Chaofan Ma,Yuhuan Yang,Chen Ju,Fei Zhang,Ya Zhang,Yanfeng Wang
2024-01-06
Abstract:Open-vocabulary semantic segmentation is a challenging task that requires segmenting novel object categories at inference time. Recent studies have explored vision-language pre-training to handle this task, but suffer from unrealistic assumptions in practical scenarios, i.e., low-quality textual category names. For example, this paradigm assumes that new textual categories will be accurately and completely provided, and exist in lexicons during pre-training. However, exceptions often happen when encountering ambiguity for brief or incomplete names, new words that are not present in the pre-trained lexicons, and difficult-to-describe categories for users. To address these issues, this work proposes a novel attribute decomposition-aggregation framework, AttrSeg, inspired by human cognition in understanding new concepts. Specifically, in the decomposition stage, we decouple class names into diverse attribute descriptions to complement semantic contexts from multiple perspectives. Two attribute construction strategies are designed: using large language models for common categories, and involving manually labeling for human-invented categories. In the aggregation stage, we group diverse attributes into an integrated global description, to form a discriminative classifier that distinguishes the target object from others. One hierarchical aggregation architecture is further proposed to achieve multi-level aggregations, leveraging the meticulously designed clustering module. The final results are obtained by computing the similarity between aggregated attributes and images embeddings. To evaluate the effectiveness, we annotate three types of datasets with attribute descriptions, and conduct extensive experiments and ablation studies. The results show the superior performance of attribute decomposition-aggregation.
Computer Vision and Pattern Recognition,Artificial Intelligence
What problem does this paper attempt to address?
The paper attempts to address the issue of low-quality new category names in practical applications of the Open-Vocabulary Semantic Segmentation (OVSS) task. Specifically, existing methods usually assume that new text category names are accurate, complete, and present in the pre-trained vocabulary.

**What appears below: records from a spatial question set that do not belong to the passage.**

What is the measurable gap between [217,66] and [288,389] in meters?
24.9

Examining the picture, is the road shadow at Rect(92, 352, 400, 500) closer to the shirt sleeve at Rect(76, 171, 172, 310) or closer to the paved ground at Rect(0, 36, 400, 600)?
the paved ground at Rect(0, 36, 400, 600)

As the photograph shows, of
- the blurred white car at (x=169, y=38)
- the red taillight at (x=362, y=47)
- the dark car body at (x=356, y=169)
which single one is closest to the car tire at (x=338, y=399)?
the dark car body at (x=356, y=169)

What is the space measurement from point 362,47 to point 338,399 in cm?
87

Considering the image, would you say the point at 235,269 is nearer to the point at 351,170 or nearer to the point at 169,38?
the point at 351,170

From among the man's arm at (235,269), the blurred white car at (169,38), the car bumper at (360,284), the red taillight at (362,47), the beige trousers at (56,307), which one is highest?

However, this assumption often does not hold in real-world scenarios, mainly due to the following three problems: 1. **Ambiguity**: Short or incomplete names can lead to lexical ambiguity, affecting semantic differentiation ability. 2. **New Words**: Newly emerged words may not be in the pre-trained vocabulary, causing the pre-trained language model to fail in interpreting their semantics. 3. **Difficult to Name**: Some categories may not have known or easily describable names, especially those involving technical terms, rare animal names, etc. To address these issues, the authors propose a new framework based on Attribute Decomposition-Aggregation, called AttrSeg. The main contributions of this framework include: - **Attribute Decomposition**: Decomposing category names into multiple attribute descriptions to supplement semantic context and improve semantic differentiation ability. - **Attribute Aggregation**: Integrating multiple attribute descriptions into a global description through a multi-level aggregation architecture to form a discriminative classifier. - **Dataset Construction**: Constructing detailed attribute descriptions for existing datasets (such as PASCAL and COCO) as well as newly collected datasets (such as Fantastic Beasts). Through these methods, AttrSeg can better handle OVSS issues in practical applications and improve segmentation performance.